Packed rows in DocDB

Understand how packed rows are implemented in DocDB

Originally DocDB used to store individual column data of a row as multiple key-value pairs. Although this has advantages when single columns are looked up, it also meant multiple lookups for multiple columns and also led to increase in storage space. To overcome this, DocDB uses Packed rows, which means that an entire row is stored as a single key-value pair.

The packed row format for the YSQL API is GA as of v2.20.0, and for the YCQL API is TP .

Overview

A row corresponding to the user table is stored as multiple key-value pairs in DocDB. For example, a row with one primary key K and n non-key columns, that is, K (primary key) | C1 (column) | C2 | ……… | Cn, would be stored as n key-value pairs - <K, C1> <K, C2> .... <K, Cn>.

With packed row format, it would be stored as a single key-value pair: <K, packed {C1, C2...Cn}>.

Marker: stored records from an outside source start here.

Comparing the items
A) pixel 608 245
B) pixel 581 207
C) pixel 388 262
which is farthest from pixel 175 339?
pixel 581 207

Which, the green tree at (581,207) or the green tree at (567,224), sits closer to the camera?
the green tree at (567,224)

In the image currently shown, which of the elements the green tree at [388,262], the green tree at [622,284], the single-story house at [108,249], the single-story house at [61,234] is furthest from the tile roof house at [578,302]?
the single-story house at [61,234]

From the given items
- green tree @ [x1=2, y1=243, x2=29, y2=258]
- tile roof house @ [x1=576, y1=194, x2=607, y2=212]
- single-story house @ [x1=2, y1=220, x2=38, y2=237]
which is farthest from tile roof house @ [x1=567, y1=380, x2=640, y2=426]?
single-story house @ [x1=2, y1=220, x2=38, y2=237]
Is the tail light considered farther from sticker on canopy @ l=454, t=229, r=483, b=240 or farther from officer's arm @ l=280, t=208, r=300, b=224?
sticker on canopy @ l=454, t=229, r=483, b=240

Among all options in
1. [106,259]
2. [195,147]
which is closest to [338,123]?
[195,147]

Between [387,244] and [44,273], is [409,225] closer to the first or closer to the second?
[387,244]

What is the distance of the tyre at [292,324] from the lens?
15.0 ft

While user-defined types (UDTs) can be used to achieve the packed row format at the application level, native support for packed row format has the following benefits:

Lower storage footprint.
Efficient INSERTs, especially when a table has large number of columns.
Faster multi-column reads, as the reads need to fetch fewer key value pairs.
UDTs require application rewrite, and therefore not necessarily an option for all use cases, like latency sensitive update workloads.

Enable packed row

Packed row for YSQL is enabled by default for new universes in v2.20.0 and later.

If you upgrade a universe that does not have packed row enabled to a version earlier than v2025.1, packed row for YSQL is not automatically enabled.

If you upgrade a universe that does not have packed row enabled to v2025.1 or later, packed row for YSQL is automatically enabled.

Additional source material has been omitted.